Cosa ti appassiona di più di questo spettacolo?

Il suo coinvolgimento. Quello che viene proposto è un test molto ruffiano per fare in modo che il pubblico si ponga la stessa domanda dei protagonisti. I commenti che sentiamo quando si esce sono quasi sempre quelli: “Tu cosa avresti fatto?”. E così il pubblico esce con una domanda irrisolta di cui continua a cercare le risposte. D’altronde questo è il compito del teatro: fare una fotografia di una situazione che vada a colpire nell’ intimo delle persone facendole riflettere. Il teatro nasce per essere uno specchio della realtà, i greci lo inventarono per mostrare vizi e virtù di una popolazione.

Simone Colombari come si comporterebbe con un test del genere?

Sono abbastanza riflessivo, non sono molto istintivo. Ammetto, però, che ora sarei in crisi a dover scegliere. Forse tra dieci anni direi che li voglio subito senza aspettare, ma non ho nemmeno più 40 anni per permettermi di investire sul futuro in un certo modo. Credo che, dopo una lunga riflessione, direi che li voglio subito, per poi stare a vedere che cosa accadrà dopo.

Sul palcoscenico durante quella finta cena che dura per tutto lo spettacolo, c’è una bottiglia di vino che finisce. Quella è vera?

Nelle prime repliche avevamo una specie di succo di mirtillo, talmente dolce che ci toglieva l’appetito una volta finito lo spettacolo. Abbiamo pensato, che essendo tutti adulti, possiamo permetterci di bere una bottiglia di vino rosso. Su quella non c’è alcuna finzione, ma non ci ubriachiamo!

È il primo spettacolo che vi vede tutti e quattro insieme, eppure siete affiatatissimi, sembra che collaboriate tra voi da anni!

È scattata in effetti una alchimia che ci porta stare insieme con grande facilità. Questo è fondamentale in uno spettacolo, perché per fare un coro che non sia stonato bisogna sapersi ascoltare, ma non è scontato che accada. Solo che anche quando non capita, essendo attori, si prova a mascherarla. Con Benedicta e Sarah è la prima volta in assoluto che lavoriamo insieme. In realtà è il debutto in uno spettacolo teatrale anche con Roberto, che però conosco da vari anni avendo collaborato con lui in passato per alcune serate di intrattenimento ed happening. Con Roberto sei anni fa fondammo una squadra di attori appassionati di sci, gli Sciattori appunto. Quando ci siamo ritrovati insieme per questo spettacolo, quindi, ci sembrava di essere compagni di scena da anni ormai.

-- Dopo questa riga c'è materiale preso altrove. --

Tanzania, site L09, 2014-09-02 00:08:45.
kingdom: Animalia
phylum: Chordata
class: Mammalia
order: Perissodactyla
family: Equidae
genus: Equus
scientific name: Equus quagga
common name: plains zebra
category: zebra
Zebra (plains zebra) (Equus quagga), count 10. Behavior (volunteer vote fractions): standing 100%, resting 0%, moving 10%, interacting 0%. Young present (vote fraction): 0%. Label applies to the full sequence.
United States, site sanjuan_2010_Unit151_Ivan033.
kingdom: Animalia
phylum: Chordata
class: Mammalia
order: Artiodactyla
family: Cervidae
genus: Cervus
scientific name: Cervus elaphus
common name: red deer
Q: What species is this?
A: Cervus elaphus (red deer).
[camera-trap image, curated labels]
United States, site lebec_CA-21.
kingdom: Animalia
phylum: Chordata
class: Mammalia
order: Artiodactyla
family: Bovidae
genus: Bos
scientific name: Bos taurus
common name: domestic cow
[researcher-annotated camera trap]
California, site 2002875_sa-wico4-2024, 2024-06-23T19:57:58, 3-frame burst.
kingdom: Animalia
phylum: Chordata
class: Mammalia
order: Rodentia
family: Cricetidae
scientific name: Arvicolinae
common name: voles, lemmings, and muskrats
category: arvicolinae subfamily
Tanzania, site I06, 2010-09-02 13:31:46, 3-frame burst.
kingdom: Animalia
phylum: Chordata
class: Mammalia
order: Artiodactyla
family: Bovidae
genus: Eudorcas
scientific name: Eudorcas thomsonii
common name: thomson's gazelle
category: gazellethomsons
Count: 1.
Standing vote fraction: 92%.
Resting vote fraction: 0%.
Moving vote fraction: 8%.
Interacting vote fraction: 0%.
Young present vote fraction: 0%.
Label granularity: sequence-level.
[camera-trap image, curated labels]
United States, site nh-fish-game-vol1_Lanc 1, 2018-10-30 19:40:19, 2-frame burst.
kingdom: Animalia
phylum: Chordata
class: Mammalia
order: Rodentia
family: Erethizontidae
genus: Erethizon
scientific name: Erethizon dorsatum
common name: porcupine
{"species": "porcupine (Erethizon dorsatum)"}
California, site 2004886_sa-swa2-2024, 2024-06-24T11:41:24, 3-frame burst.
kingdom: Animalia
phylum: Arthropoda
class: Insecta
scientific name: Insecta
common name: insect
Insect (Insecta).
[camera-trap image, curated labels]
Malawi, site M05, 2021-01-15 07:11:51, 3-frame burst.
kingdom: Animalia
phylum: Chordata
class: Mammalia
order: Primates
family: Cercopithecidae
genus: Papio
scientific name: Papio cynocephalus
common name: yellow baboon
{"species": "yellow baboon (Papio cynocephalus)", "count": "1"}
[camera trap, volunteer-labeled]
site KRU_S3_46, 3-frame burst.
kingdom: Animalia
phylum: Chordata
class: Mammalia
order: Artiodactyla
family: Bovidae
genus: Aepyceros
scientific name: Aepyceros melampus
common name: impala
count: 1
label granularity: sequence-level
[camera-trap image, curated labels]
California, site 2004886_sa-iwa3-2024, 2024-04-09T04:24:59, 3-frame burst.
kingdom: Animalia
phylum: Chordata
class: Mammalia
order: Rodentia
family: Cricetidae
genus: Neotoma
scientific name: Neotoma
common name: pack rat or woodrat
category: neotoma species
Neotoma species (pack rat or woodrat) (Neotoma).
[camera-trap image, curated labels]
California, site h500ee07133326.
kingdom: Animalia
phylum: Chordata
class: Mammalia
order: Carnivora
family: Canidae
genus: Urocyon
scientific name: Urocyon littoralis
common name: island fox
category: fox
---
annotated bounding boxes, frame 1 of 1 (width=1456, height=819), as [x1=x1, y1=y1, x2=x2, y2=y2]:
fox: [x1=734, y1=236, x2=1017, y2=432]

I lockdown dell’ultimo anno e mezzo hanno incentivato un modo di comunicare sempre più digitale. La comicità stessa, dopo avere puntato per anni sui tormentoni, ora sembra in qualche caso essersi ridotta a brevi clip, prive di professionalità, su Tik Tok e le diverse piattaforme. È ancora il tempo del Coratto Magiglioso, o si è costretti a pensare a un nuovo modo di far ridere?

La comicità è in continua evoluzione, come tutto, ma qualcosa durerà nei secoli per quanto si voglia creare novità. C’è chiaramente un tipo di comicità che invecchia prima di altri, specie quella satira del momento legata a fatti di cronaca. Oggi, per esempio, la satira politica su Craxi. DC, PCI appare fuori tema. Io preferisco una comicità che, non avendo a che fare con la realtà, ma con la surrealtà, viva sempre. Il Coratto Magiglioso fa parte di un personaggio, Gianfilippo Caraglia, che trova le sue origini in Fosco Maraini l’autore della poesia Il Lonfo, che Proietti interpretò in maniera magistrale e che anch’io mi sono permesso in certe occasioni a volte di recitare. Una cosa del genere passa indenne attraverso il tempo perché si basa su giochi di parole, che se vogliamo risalgono addirittura ad Achille Campanile. Io amo quel modo di intrattenere.

E non a caso ti inserisci perfettamente nella comicità di Lillo e Greg…

Li conosco dal 1993 e nei loro primi spettacoli a teatro capii subito che con loro c’era una certa sintonia. Ormai da 18 anni lavoriamo insieme su Rai Radio Due in 610 e anche lì ci divertiamo con una surrealtà che non si preoccupa tanto del finale scontato quanto di come si arriverà a questo. Quando facciamo il Guinnes dei Primati, per esempio, si sa già dall’inizio che quel personaggi morirà, ma incuriosisce sapere come accadrà ogni volta. È un tormentone di situazione, con un cinismo finale, che di fatto ha le sue origini nella bella comicità che ha sempre funzionato in Italia. Vedi, è già stato fatto tutto, è difficile oggi inventarsi qualcosa di completamente nuovo.